• **TEXTO BASE**
São Paulo – 08/11/2025- O governo federal, por meio do Ministério de Minas e Energia (MME), e o grupo Neoenergia lançaram, neste sábado (8), o projeto da Usina Solar Noronha Verde. Foto: divulgação Neoenergia – divulgação Neoenergia
“Nós avançamos nessa nova economia, que é a economia verde. [A mudança da matriz energética], que começou sob o pilar da sustentabilidade, hoje gera emprego e renda. Não há solução fora dessa nova economia. Fernando de Noronha dá exemplo para o mundo. O Brasil dá exemplo dentro da COP, da sua mudança da matriz energética”, disse Silveira.
Para Ignacio Galán, presidente da Iberdola, que é a controladora da Neoenergia, o projeto celebrado hoje é um exemplo de como a cooperação e uma visão compartilhada podem transformar realidades, além de deixar um legado para as gerações futuras.
“Nada disso seria possível sem uma política energética clara, a visão promovida pelo presidente Lula e pelo ministro Silveira e a estabilidade regulatória do país tornaram o Brasil uma referência mundial no setor elétrico”, disse Galán.
A nova planta solar fotovoltaica, integrada ao sistema de baterias, terá capacidade de geração de 22 MWp, com 49 MWh de sistema BESS, o equivalente ao consumo de 9 mil residências no continente, informou a empresa.
“Reforço ainda que os benefícios do projeto vão além da energia limpa e sustentável, o projeto também contribuirá para o sistema elétrico brasileiro ao reduzir em até 10% o custo da geração da ilha. Portanto, energia mais limpa, sustentável e mais barata”, disse o CEO da Neoenergia, Eduardo Capelastegui.
Ele explicou que, durante o dia, a usina solar fornecerá a energia necessária para o consumo instantâneo da ilha e para carregar as baterias, enquanto durante a noite as baterias, previamente carregadas, fornecerão a energia para o consumo noturno. “Tudo isso com segurança no fornecimento e emissões zero.”
A professora Edileuza Maria dos Santos, moradora de Fernando de Noronha, participou do evento e falou em nome da comunidade.
“Queríamos ver nossa ilha crescer sem perder a essência da natureza que tanto amamos. E agora, com essa usina solar, isso será possível. Nos orgulhamos em saber que teremos energia limpa e um futuro feliz para nossos filhos, nossos netos e nossa comunidade”, disse.

• **TAREFA PROPOSTA 1**
Indique se cada afirmação abaixo está de acordo com o texto sobre a Usina Solar Noronha Verde, respondendo sim ou não e citando literalmente as palavras do texto que decidem a questão.
(a) A nova usina terá capacidade de geração de 22 MWp.
(b) O projeto reduzirá em até 20% o custo da geração da ilha.
(c) Edileuza Maria dos Santos falou no evento em nome do governo federal.
• **TAREFA PROPOSTA 2**
Responda, com base no texto sobre a Usina Solar Noronha Verde:
(a) Em que dia da semana o projeto foi lançado?
(b) Que cargo Eduardo Capelastegui ocupa?
(c) Durante a noite, o que fornecerá a energia para o consumo noturno da ilha?
• **TAREFA PROPOSTA 3**
Prossiga com o texto sobre a Usina Solar Noronha Verde a partir da última frase apresentada.
Os dados não têm nenhuma relação com esta atividade.

• **TRECHO DOS DADOS**
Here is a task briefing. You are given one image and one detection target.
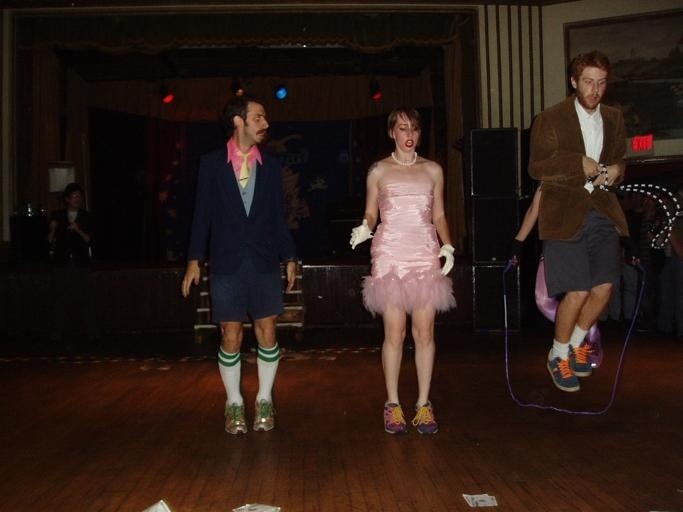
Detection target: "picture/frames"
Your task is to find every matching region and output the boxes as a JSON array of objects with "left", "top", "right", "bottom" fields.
[{"left": 562, "top": 8, "right": 683, "bottom": 140}]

• **SUA RESPOSTA 1**
(a) Sim: "terá capacidade de geração de 22 MWp".
(b) Não: "ao reduzir em até 10% o custo da geração da ilha".
(c) Não: "falou em nome da comunidade".

• **SUA RESPOSTA 2**
(a) No sábado.
(b) É CEO da Neoenergia.
(c) As baterias, previamente carregadas.

• **SUA RESPOSTA 3**
Em seu discurso, a governadora de Pernambuco Raquel Lyra saudou a professora Edileuza. “Muito bom ouvir sua fala porque, na verdade, tudo isso importa se fizer sentido pra vocês. Se não fosse pra trazer repercussão de verdade, para modificar a vida de quem vive aqui, pra gente não faria sentido algum, então obrigada pela confiança”, disse. Ela acrescentou que “um lugar só é bom para visitar quando ele é bom pra viver”.
A governadora de Pernambuco, Raquel Lyra, afirmou que tirar o diesel da geração de energia de Noronha é um novo começo para a ilha. Foto: Fabio Rodrigues-Pozzebom/ Arquivo Agência Brasil
Segundo Lyra, por muito tempo a ilha não recebeu investimentos. “A gente hoje lança uma pedra fundamental. Tirar o diesel daqui significa um novo começo para Fernando de Noronha. Tirar combustível fóssil da ilha, [significa] permitir que a gente possa começar uma nova janela de oportunidade, de investimentos em turismo e desenvolvimento sustentável”.
Energia gerada por diesel
Atualmente, a energia consumida em Fernando de Noronha é gerada pela Usina Tubarão, à base de diesel – um combustível fóssil -, que atende 95% da demanda. Os outros 5% são atendidos por três pequenas usinas solares que operam na ilha. Após a transição completa, Tubarão ficará disponível apenas como backup, em caso de alguma necessidade.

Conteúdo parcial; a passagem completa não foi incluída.